I’d like to share three true stories with you…
True Story One:
In a very large global financial service organization there was a strategic conflict between one of the lines of business and the regions, who were selling its products. The regions felt they were different. They knew their territory and customers best, so they wanted to control the sales process. But the business unit believed their products were meant to be sold through a consistent global program, which only they could do. Needless to say, this caused a lot of conflicts, tensions, and stress among the senior leaders. It was causing even more anxiety at the middle managers level as they felt stuck between a rock and a hard place, feeling political pressure to pick sides between the senior leaders they reported to. And, most of all this conflict was hurting business productivity and results.
Everyone acknowledged that this was a big problem, but the CEO didn’t seem to get it. He kept claiming that things were clear, while at the same time telling both sides what they wanted to hear.
At first, the senior leaders tried to bring the issue up at the senior leadership team meetings. However, the CEO refused to engage, so, it didn’t take long before the leaders simply stopped trying to bring it up. They continued to discuss the topic in the ‘around the cooler’ gossipy back channel conversations.
This continued on for a long time… Why?
True Story Two:
A large global technology company acquired another large competitor and was in the midst of integrating the new company. At the most senior leadership level, there were challenges as the existing and new leaders didn’t see eye to eye about important strategic decisions.
The senior leaders held several meetings to get aligned on key strategies and priorities. However, these meetings didn’t go well, and the leaders remained divided, cynical and not on the same page. The lack of alignment at the top affected the performance of the entire organization. Engineering and Product blamed Sales for the problems and Sales blamed everyone else.
Everyone was frustrated about what was going on, including the CEO, the senior leaders, the middle managers, and the employees, but, no one stood up and screamed: “Enough Already!!!” Why?
True Story Three:
An almost fatal accident on the factory floor uncovered significant safety issues that were a result of people cutting corners and not complying with the safety protocols.

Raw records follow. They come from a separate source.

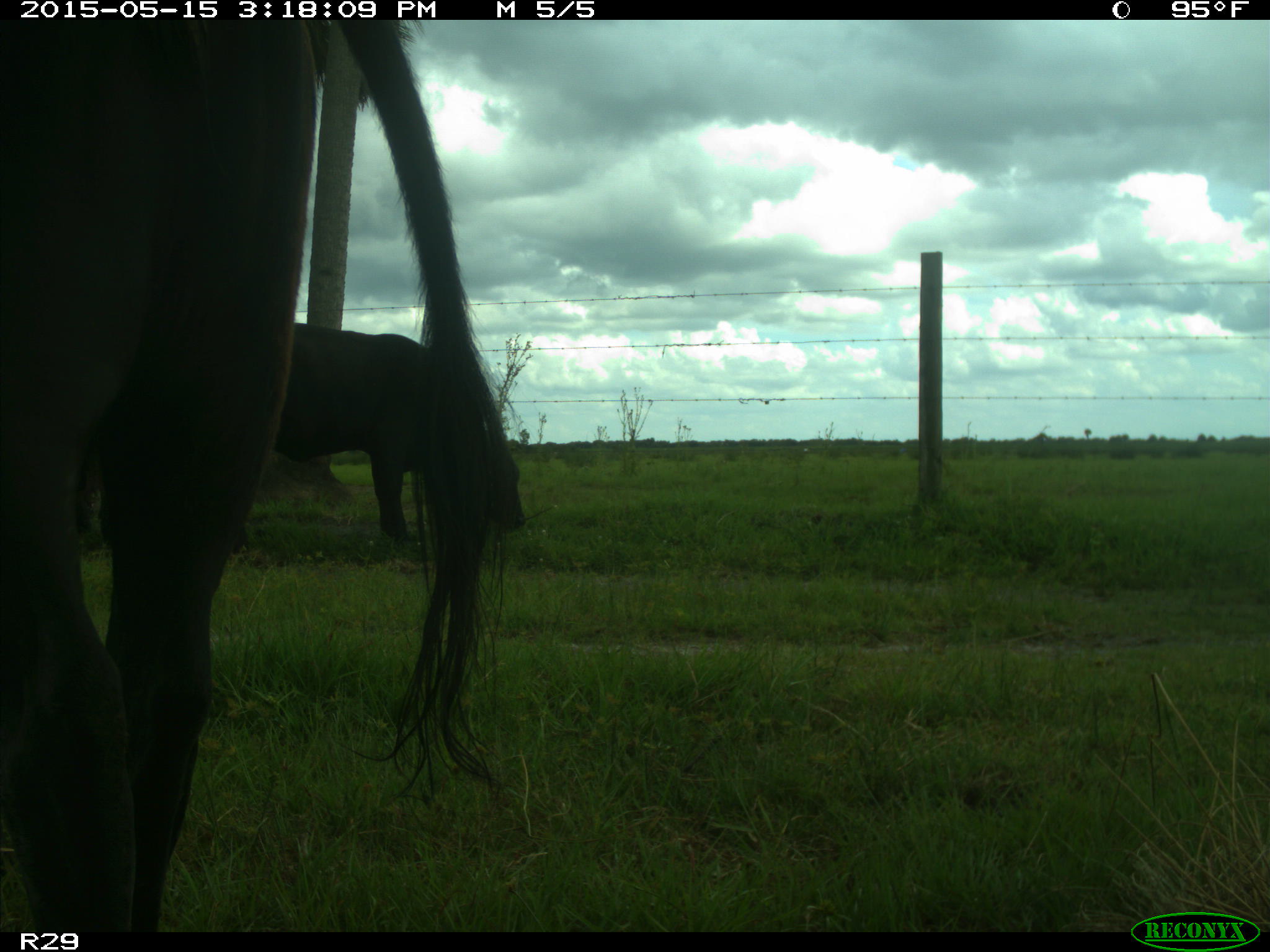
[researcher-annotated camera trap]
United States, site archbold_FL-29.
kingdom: Animalia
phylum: Chordata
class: Mammalia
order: Artiodactyla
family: Bovidae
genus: Bos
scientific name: Bos taurus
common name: domestic cow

The CEO launched an investigation which revealed that the issues that led to the accident were caused by the fact that at the end of the quarter management was driving production so hard in order to meet quarterly quotas that managers prioritized volume and speed over safety. Everyone knew that closing the line would hurt production quotas, so supervisors turned a blind eye to safety compromises.
The investigation also disclosed that the workers knew that this was going on; they understood the risks and consequences of an accident. In fact, many workers discussed these problems among themselves…
But they didn’t bring it up to their supervisors… Why?
Almost every day I meet executives, leaders, managers, and employees who are extremely bright, smart, and knowledgeable. Many describe to me with great insight, confidence and passion the issues, problems, barriers and also opportunities their organization faces. In fact, I often hear about the root causes of many of the issues, and what needs to be done.
However, when I ask these leaders and managers: “So, what have you done about it?” or “Have you brought it up to your superiors?“, they often turn white and acknowledge in an embarrassed kind-of-a-way that they have not.
When I ask “Why?”, they begin struggling, squirming and stuttering, they usually finally admit that they weren’t brave enough!
So my question to you, when you’re faced with challenging situations – are you having courageous conversations?